* BEGIN Provided entries *

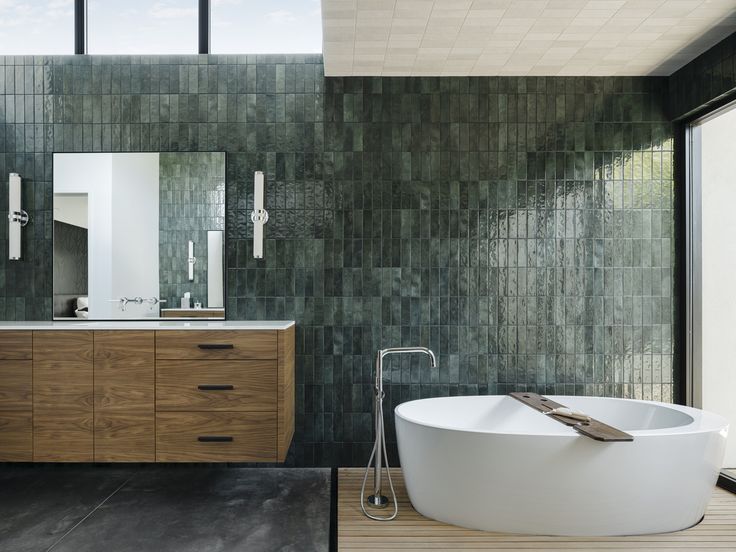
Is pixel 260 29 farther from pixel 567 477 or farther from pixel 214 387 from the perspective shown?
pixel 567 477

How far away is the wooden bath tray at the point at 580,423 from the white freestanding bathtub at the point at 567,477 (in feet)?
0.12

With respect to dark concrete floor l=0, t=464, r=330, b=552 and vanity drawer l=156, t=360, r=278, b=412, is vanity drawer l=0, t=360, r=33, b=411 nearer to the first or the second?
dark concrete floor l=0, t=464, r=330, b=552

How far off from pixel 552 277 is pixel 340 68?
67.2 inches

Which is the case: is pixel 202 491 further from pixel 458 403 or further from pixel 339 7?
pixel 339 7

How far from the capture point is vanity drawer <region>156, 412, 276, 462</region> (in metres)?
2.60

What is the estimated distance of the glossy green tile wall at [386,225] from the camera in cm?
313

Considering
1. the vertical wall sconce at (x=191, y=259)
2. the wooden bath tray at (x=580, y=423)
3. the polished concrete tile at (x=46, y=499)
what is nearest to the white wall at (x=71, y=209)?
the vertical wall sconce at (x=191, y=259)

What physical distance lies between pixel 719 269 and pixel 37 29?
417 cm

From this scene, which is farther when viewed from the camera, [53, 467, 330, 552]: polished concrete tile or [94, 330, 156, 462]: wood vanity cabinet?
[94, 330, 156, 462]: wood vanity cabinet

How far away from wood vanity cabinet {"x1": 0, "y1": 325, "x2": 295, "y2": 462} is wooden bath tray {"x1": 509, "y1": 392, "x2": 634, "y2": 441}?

* END Provided entries *

→ Your task: Quote the full listing above word for word; exclude every picture from the copy.

→ Problem solution:
Is pixel 260 29 farther from pixel 567 477 or farther from pixel 214 387 from the perspective shown?
pixel 567 477

How far away is the wooden bath tray at the point at 580,423 from the white freestanding bathtub at the point at 567,477 (in feet)?
0.12

With respect to dark concrete floor l=0, t=464, r=330, b=552 and vanity drawer l=156, t=360, r=278, b=412, is vanity drawer l=0, t=360, r=33, b=411 nearer to the first or the second?
dark concrete floor l=0, t=464, r=330, b=552

How far off from pixel 552 277 is pixel 340 68?
67.2 inches

Which is the case: is pixel 202 491 further from pixel 458 403 or further from pixel 339 7?
pixel 339 7

How far from the capture point is vanity drawer <region>156, 412, 276, 462</region> (in metres)?
2.60

What is the estimated distance of the glossy green tile wall at [386,225] from the camera in cm?
313

Considering
1. the vertical wall sconce at (x=191, y=259)
2. the wooden bath tray at (x=580, y=423)
3. the polished concrete tile at (x=46, y=499)
what is nearest to the white wall at (x=71, y=209)?
the vertical wall sconce at (x=191, y=259)

What physical distance lies between pixel 719 269 and pixel 37 29?
417 cm

From this scene, which is farther when viewed from the camera, [53, 467, 330, 552]: polished concrete tile or [94, 330, 156, 462]: wood vanity cabinet?
[94, 330, 156, 462]: wood vanity cabinet

How far away from wood vanity cabinet {"x1": 0, "y1": 325, "x2": 295, "y2": 462} is wooden bath tray {"x1": 509, "y1": 392, "x2": 634, "y2": 441}?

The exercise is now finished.